NPR Modeling and Custom Normals

Recently I’ve been experimenting with setting up custom face normals for my anime modeling work. For those that don’t know, normals are basically a vector pointing outwards from any face or vertex, used by 3D rendering engines to know when a surface is lit or unlit based on its angle from any light sources. Stylized work relies on cel shaders, which create uniform light levels similar to drawn cartoon rendering. Often times, especially on more complex models, we want to modify these face normals manually, which can create better looking shadow regions.

Sol Badguy from Guilty Gear Strive, with custom normals on the left, and default normals on the right. Both are taken with the same light settings.

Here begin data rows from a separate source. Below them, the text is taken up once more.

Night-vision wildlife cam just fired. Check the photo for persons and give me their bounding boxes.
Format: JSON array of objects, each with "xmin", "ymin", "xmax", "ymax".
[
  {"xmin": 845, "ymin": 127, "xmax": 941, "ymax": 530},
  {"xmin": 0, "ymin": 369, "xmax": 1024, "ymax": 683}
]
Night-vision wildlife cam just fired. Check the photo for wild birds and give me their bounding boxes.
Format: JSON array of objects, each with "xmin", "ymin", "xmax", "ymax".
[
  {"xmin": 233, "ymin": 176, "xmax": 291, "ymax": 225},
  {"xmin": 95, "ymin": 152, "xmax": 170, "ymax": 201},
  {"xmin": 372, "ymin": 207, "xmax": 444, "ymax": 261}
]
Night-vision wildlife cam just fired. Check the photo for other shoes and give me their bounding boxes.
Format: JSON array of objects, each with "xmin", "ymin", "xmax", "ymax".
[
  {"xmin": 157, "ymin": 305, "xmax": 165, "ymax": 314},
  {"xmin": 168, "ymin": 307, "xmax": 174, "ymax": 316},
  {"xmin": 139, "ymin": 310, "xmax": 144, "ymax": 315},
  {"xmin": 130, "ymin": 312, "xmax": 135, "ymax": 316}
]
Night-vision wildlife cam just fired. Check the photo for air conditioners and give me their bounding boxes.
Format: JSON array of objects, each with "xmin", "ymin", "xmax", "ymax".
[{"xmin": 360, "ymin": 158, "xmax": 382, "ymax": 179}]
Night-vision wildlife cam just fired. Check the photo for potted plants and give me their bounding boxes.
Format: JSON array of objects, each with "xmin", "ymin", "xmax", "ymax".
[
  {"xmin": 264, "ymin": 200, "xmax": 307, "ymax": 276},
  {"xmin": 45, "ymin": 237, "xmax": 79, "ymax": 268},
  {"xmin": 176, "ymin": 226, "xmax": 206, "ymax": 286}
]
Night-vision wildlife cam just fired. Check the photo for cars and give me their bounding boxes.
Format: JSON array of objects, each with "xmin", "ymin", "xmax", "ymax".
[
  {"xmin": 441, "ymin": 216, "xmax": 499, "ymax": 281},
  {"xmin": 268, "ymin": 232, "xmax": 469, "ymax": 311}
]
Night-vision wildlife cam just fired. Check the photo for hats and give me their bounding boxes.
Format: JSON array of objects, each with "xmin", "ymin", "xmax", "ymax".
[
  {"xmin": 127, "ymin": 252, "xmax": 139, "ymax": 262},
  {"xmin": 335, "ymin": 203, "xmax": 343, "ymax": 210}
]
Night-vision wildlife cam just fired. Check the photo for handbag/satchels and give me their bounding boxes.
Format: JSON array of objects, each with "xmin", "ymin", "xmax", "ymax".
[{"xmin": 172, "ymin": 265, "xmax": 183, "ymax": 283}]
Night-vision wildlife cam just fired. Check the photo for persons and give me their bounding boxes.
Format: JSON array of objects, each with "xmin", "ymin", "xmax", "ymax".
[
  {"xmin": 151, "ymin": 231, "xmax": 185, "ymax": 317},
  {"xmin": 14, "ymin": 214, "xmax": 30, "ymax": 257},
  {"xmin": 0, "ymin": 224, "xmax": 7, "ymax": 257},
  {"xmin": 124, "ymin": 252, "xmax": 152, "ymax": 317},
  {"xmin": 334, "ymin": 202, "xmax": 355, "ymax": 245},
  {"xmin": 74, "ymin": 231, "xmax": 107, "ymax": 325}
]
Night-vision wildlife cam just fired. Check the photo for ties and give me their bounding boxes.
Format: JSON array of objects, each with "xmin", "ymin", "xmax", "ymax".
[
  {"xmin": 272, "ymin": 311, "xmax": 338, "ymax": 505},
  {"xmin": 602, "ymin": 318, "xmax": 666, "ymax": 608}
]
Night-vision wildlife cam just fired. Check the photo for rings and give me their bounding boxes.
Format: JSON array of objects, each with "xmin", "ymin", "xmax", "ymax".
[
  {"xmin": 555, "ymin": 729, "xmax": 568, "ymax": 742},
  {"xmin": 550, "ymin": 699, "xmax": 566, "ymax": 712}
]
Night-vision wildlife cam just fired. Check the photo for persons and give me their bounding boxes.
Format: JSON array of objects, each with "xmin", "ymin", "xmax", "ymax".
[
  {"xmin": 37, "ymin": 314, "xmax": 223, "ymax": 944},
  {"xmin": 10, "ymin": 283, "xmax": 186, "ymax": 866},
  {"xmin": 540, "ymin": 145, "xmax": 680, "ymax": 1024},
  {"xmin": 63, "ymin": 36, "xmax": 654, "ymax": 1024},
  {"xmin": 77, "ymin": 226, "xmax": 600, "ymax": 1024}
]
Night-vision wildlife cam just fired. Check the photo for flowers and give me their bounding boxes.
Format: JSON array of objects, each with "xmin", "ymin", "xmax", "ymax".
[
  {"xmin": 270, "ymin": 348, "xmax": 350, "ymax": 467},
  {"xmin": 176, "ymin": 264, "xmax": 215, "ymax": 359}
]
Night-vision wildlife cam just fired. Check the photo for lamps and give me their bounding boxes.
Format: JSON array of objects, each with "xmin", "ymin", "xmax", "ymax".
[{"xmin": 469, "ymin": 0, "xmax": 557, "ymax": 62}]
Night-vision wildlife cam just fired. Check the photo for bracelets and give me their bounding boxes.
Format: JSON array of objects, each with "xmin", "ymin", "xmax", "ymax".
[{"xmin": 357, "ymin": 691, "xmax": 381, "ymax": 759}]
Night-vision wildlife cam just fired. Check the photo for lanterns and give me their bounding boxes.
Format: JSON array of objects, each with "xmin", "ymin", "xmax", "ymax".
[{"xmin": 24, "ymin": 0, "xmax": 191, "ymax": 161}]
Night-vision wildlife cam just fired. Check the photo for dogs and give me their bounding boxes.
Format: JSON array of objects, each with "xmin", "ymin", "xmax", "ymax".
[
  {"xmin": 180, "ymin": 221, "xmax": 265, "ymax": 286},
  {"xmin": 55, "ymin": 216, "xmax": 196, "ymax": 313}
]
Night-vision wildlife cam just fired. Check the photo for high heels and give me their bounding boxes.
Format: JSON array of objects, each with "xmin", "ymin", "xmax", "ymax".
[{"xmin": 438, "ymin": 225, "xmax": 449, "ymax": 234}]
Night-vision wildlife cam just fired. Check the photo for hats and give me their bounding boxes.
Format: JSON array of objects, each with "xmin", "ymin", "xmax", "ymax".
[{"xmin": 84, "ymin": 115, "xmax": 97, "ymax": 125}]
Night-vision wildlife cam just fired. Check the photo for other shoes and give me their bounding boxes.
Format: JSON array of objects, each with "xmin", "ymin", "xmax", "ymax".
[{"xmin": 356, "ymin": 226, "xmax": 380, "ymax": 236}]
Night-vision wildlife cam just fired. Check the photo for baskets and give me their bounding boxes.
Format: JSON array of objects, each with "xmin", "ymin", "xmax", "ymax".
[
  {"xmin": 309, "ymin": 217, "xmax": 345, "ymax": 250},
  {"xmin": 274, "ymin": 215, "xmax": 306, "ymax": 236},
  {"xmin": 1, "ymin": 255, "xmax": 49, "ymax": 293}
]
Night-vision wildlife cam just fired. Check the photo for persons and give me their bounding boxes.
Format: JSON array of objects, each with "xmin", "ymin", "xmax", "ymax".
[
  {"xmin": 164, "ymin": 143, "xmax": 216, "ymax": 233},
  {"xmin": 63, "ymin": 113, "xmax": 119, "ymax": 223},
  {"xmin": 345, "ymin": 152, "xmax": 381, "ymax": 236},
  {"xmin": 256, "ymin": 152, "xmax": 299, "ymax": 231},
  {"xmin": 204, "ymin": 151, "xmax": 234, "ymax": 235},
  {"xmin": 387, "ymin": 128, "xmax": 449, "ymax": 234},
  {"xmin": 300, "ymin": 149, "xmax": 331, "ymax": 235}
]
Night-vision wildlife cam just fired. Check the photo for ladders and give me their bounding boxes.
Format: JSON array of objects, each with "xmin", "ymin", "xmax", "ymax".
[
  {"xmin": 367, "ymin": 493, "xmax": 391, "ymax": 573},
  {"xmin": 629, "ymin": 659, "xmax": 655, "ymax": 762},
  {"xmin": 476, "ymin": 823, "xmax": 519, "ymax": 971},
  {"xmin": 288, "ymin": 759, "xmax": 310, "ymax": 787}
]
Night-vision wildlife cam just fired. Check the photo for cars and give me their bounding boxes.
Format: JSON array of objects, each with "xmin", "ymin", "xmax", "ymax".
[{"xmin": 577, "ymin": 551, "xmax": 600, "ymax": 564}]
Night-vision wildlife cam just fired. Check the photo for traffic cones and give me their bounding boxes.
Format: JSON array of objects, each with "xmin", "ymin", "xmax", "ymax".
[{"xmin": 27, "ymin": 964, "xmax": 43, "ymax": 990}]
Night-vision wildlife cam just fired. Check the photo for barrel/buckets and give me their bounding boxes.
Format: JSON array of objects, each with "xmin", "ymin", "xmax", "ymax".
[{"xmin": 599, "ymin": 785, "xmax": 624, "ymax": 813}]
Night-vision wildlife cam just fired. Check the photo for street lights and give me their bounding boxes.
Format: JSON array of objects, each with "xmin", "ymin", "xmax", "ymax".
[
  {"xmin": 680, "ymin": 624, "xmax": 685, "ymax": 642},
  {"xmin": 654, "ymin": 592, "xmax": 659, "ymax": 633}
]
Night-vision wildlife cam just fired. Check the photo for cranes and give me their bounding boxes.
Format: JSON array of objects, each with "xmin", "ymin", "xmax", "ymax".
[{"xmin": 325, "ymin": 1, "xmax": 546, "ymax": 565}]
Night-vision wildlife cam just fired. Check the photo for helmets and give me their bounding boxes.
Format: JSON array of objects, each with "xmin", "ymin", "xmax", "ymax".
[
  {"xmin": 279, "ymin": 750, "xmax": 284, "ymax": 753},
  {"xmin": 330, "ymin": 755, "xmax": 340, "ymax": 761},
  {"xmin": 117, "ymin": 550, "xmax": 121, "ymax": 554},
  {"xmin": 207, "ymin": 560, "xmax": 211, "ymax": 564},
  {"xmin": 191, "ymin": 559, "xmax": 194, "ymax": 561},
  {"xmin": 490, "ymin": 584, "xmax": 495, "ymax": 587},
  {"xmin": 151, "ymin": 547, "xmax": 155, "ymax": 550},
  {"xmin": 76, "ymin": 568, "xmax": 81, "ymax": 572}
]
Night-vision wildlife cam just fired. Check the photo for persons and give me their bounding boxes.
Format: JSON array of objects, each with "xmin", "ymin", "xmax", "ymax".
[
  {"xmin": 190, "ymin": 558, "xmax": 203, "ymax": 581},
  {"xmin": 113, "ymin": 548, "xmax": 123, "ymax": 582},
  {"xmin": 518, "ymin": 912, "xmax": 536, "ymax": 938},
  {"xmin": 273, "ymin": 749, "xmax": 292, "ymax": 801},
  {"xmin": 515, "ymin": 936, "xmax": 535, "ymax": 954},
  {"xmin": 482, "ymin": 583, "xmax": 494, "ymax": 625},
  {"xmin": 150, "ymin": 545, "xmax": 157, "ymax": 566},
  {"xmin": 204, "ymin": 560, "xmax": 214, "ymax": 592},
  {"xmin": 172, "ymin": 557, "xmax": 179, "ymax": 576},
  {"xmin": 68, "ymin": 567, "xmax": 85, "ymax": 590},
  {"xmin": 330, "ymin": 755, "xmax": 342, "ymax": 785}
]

Note how the left version of Sol Badguy looks way more dramatic! It leaves a much stronger impression over all. Look at how confusing the hair lighting is, with ugly blocks of shadow appearing and disappearing out of nowhere. Another thing to notice is the triangle of light underneath the eye. This is known as a Rembrandt triangle, which is a result of the light bleeding over the nose-bridge. This kind of effect isn’t usually possible without intentionally putting it there on a model.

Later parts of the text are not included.